Setelah 12 Bulan Jadi Plt, Suparno Serahkan Kemudi PUDAM Tirta Lawu ke Agung Wibisono
- VIVA Jogja
KARANGANYAR, VIVA Jogja - Selama hampir satu tahun terakhir, Suparno menjadi sosok yang memegang kendali PUDAM Tirta Lawu Karanganyar di tengah kosongnya kursi direktur utama definitif.
Lima kali menerima perpanjangan masa jabatan sebagai Pelaksana Tugas (Plt) Direktur Utama, ia mengawal perusahaan daerah itu melewati masa transisi hingga akhirnya nahkoda baru resmi dilantik.
Kini, setelah 12 bulan menjalankan tugas ganda sebagai pimpinan perusahaan, Suparno kembali ke jabatan asalnya sebagai Direktur Teknik (Dirteknik), posisi yang ditinggalkannya sejak dipercaya mengisi kekosongan pucuk pimpinan pada Juli 2025.
Momen pergantian kepemimpinan tersebut menjadi penanda berakhirnya masa penugasan yang tidak mudah.

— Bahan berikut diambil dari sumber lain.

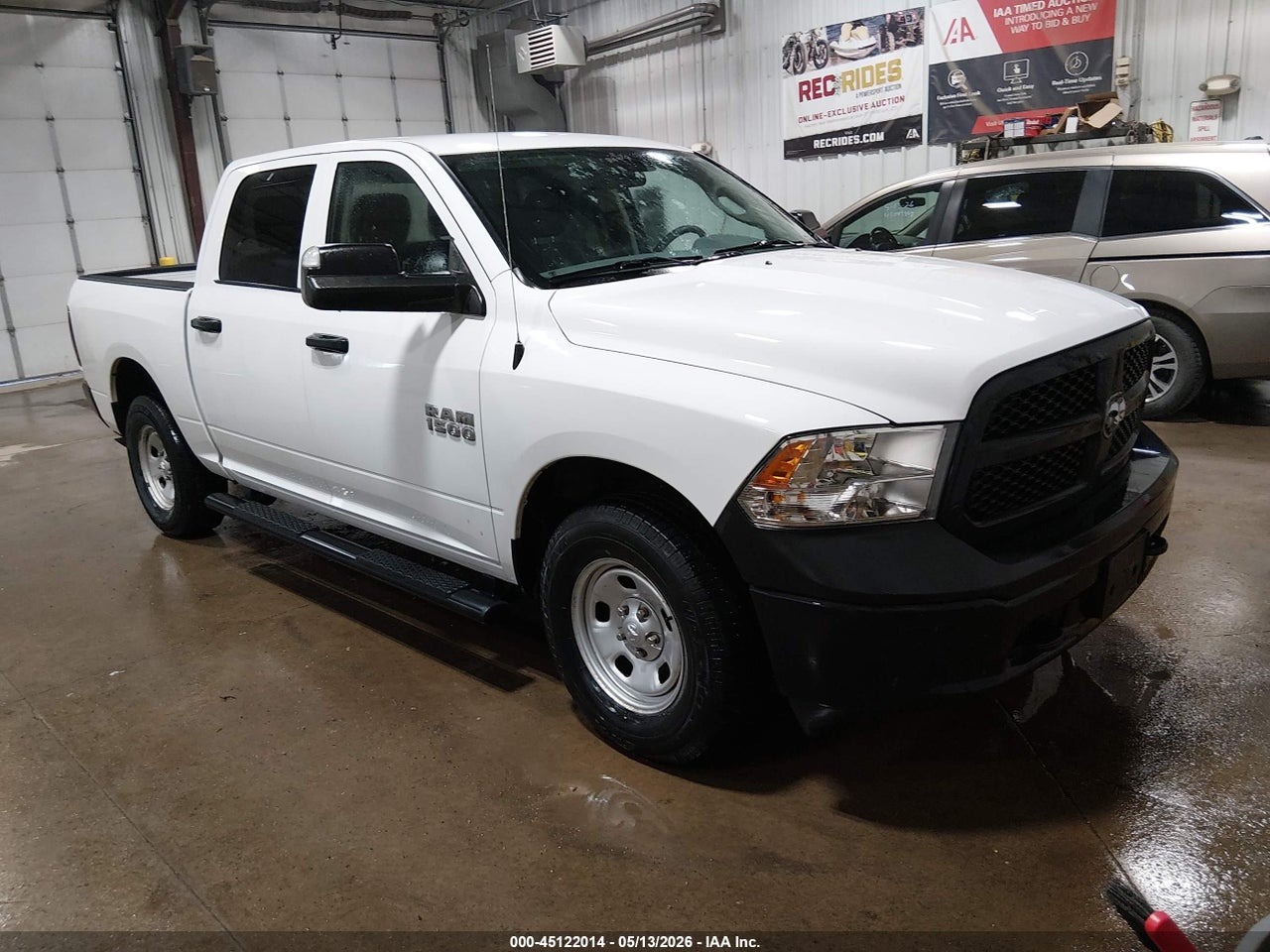 1C6RR7KG0JS****** · 2018 RAM 1500 TRADESMAN  4X4 5'7 BOX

Sebab selama satu tahun terakhir, PUDAM Tirta Lawu tidak hanya dituntut menjaga kualitas pelayanan air bersih kepada pelanggan, tetapi juga harus menuntaskan sejumlah pekerjaan rumah terkait jaringan distribusi yang selama bertahun-tahun menjadi keluhan masyarakat.
"Sejak awal kami diberi amanah sebagai Plt, fokus utama kami adalah memastikan pelayanan tetap berjalan dan melakukan optimalisasi jaringan yang sudah direncanakan sebelumnya," kata Suparno, pada VIVA Jogja, Senin (9/6/2026) malam.
Ia mengungkapkan salah satu program yang menjadi prioritas selama masa kepemimpinannya adalah melanjutkan penggantian pipa transmisi dan distribusi yang sebelumnya telah dirintis oleh Direktur Utama terdahulu, Prihanto.
Menurut Suparno, langkah tersebut mulai membuahkan hasil. Sejumlah wilayah yang sebelumnya sering mengalami gangguan distribusi air kini berangsur normal setelah dilakukan pembenahan jaringan.
"Alhamdulillah sekitar 80 persen program pengembangan dan optimalisasi jaringan yang menjadi target sudah bisa kami selesaikan. Hasilnya sudah mulai dirasakan pelanggan di sejumlah wilayah," ujarnya.
Meski demikian, ia mengakui masih terdapat pekerjaan yang harus dituntaskan oleh direksi definitif agar kualitas pelayanan semakin meningkat.
"Saya berharap program-program yang belum selesai bisa diteruskan sehingga manfaatnya semakin dirasakan masyarakat," imbuhnya.
Berakhirnya masa tugas Suparno sekaligus membuka babak baru bagi PUDAM Tirta Lawu. Kursi Direktur Utama kini resmi ditempati Agung Wibisono, sosok internal yang telah mengabdikan diri di lingkungan PDAM selama hampir dua dekade.
Agung bukan wajah baru di perusahaan tersebut. Kariernya dimulai sebagai staf teknik pada 2007 sebelum dipercaya menduduki berbagai posisi penting mulai dari perencanaan hingga pengelolaan aset.